◆ DESCRIPTION OF THE TASK: Could you rewrite all of the records below as a single numbered list, with the blank lines dropped and the pictures left out?

◆ GIVEN INFORMATION:
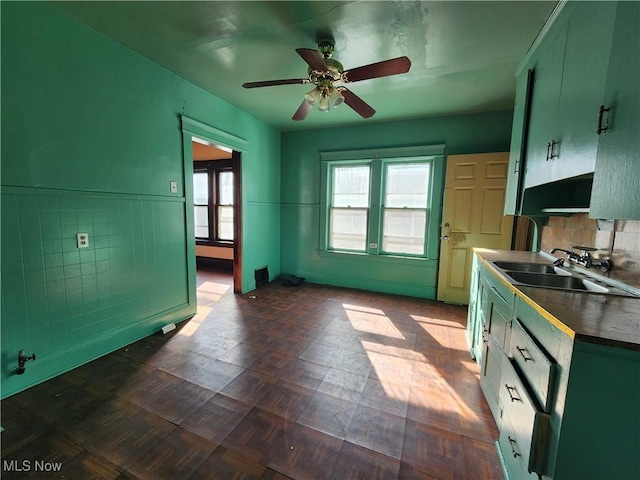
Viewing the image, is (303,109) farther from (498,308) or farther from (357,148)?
(498,308)

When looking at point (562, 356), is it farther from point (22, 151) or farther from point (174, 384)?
point (22, 151)

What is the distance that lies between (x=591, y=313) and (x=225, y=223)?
5.61 meters

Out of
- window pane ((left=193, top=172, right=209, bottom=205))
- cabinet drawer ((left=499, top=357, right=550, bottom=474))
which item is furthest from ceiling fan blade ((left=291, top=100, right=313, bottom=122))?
window pane ((left=193, top=172, right=209, bottom=205))

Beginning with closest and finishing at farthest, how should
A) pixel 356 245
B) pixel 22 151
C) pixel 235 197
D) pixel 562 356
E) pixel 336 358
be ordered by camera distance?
pixel 562 356
pixel 22 151
pixel 336 358
pixel 235 197
pixel 356 245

◆ PROBLEM SOLUTION:
1. Viewing the image, is (303,109) farther from (498,308) or farther from (357,148)?
2. (498,308)
3. When looking at point (562, 356), is it farther from point (22, 151) or farther from point (174, 384)?
4. point (22, 151)
5. What is the distance that lies between (x=591, y=313) and (x=225, y=223)?
6. 5.61 meters
7. Out of
8. - window pane ((left=193, top=172, right=209, bottom=205))
9. - cabinet drawer ((left=499, top=357, right=550, bottom=474))
10. which item is furthest from ceiling fan blade ((left=291, top=100, right=313, bottom=122))?
11. window pane ((left=193, top=172, right=209, bottom=205))
12. Beginning with closest and finishing at farthest, how should
13. A) pixel 356 245
14. B) pixel 22 151
15. C) pixel 235 197
16. D) pixel 562 356
17. E) pixel 336 358
18. be ordered by camera distance?
19. pixel 562 356
20. pixel 22 151
21. pixel 336 358
22. pixel 235 197
23. pixel 356 245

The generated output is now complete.